> [Written problem]: Write out only the lines running from the one that contains "How great a" to the end of the material, both ends included.

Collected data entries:
-- start --
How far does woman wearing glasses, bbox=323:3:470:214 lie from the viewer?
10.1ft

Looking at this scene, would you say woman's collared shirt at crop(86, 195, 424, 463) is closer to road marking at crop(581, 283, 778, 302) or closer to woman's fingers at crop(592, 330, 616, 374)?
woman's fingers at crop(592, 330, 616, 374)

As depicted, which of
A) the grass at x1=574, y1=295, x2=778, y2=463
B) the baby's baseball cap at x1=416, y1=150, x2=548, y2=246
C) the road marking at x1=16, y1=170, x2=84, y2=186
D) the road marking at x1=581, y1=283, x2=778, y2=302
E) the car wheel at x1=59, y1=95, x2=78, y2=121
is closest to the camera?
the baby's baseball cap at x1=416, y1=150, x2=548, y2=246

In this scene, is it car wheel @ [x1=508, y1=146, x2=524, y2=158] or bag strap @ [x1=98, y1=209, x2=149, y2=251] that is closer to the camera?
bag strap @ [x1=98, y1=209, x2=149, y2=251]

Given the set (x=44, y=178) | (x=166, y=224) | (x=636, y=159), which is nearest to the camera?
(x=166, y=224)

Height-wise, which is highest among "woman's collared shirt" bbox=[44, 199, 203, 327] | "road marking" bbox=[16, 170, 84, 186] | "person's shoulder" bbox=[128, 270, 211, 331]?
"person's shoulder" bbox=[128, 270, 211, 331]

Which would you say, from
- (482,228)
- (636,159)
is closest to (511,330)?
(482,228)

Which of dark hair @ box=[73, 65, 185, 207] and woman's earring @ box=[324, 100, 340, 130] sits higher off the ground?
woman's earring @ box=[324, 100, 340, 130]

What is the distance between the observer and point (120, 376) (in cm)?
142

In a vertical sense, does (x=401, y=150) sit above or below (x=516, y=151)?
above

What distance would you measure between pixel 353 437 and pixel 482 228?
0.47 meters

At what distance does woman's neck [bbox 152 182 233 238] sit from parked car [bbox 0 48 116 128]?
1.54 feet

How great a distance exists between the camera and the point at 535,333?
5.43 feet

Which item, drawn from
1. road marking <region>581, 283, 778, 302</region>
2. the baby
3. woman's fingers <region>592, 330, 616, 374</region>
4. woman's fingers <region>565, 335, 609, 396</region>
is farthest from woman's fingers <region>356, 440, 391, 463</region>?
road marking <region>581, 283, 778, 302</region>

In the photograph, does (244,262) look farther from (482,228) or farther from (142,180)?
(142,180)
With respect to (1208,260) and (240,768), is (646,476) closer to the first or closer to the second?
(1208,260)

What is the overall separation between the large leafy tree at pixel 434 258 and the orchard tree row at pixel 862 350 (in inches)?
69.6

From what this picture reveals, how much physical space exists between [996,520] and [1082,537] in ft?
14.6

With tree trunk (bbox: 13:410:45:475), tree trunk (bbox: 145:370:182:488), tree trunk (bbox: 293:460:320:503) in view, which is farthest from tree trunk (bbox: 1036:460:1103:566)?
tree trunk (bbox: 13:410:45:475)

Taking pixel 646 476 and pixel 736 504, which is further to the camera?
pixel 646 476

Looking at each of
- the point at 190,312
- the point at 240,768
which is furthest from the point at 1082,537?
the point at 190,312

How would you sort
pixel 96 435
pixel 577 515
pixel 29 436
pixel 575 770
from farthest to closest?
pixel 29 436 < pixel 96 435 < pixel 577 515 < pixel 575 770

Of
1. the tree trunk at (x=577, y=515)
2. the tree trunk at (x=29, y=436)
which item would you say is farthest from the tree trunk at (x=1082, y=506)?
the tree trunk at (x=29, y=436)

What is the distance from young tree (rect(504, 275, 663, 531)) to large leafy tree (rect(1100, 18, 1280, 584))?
-- end --
> [Complete answer]:
How great a distance exists between the camera and the point at 535,333?
5.43 feet

Which item, drawn from
1. road marking <region>581, 283, 778, 302</region>
2. the baby
3. woman's fingers <region>592, 330, 616, 374</region>
4. woman's fingers <region>565, 335, 609, 396</region>
is farthest from woman's fingers <region>356, 440, 391, 463</region>?
road marking <region>581, 283, 778, 302</region>

In the photograph, does (244,262) look farther from (482,228) or farther from (142,180)?
(142,180)
With respect to (1208,260) and (240,768), is (646,476) closer to the first or closer to the second?
(1208,260)

What is the overall separation between the large leafy tree at pixel 434 258 and the orchard tree row at pixel 862 350 (in inches)?
69.6

From what this picture reveals, how much physical space exists between [996,520] and [1082,537] in ft?
14.6

With tree trunk (bbox: 13:410:45:475), tree trunk (bbox: 145:370:182:488), tree trunk (bbox: 293:460:320:503) in view, which is farthest from tree trunk (bbox: 1036:460:1103:566)?
tree trunk (bbox: 13:410:45:475)

Taking pixel 646 476 and pixel 736 504, which is further to the camera?
pixel 646 476

Looking at each of
- the point at 190,312
- the point at 240,768
which is furthest from the point at 1082,537?
the point at 190,312

How would you sort
pixel 96 435
pixel 577 515
pixel 29 436
pixel 575 770
from farthest to closest?
pixel 29 436 < pixel 96 435 < pixel 577 515 < pixel 575 770

Of
1. the tree trunk at (x=577, y=515)
2. the tree trunk at (x=29, y=436)
which item would you say is farthest from the tree trunk at (x=1082, y=506)?
the tree trunk at (x=29, y=436)

What is the distance from young tree (rect(504, 275, 663, 531)) to large leafy tree (rect(1100, 18, 1280, 584))?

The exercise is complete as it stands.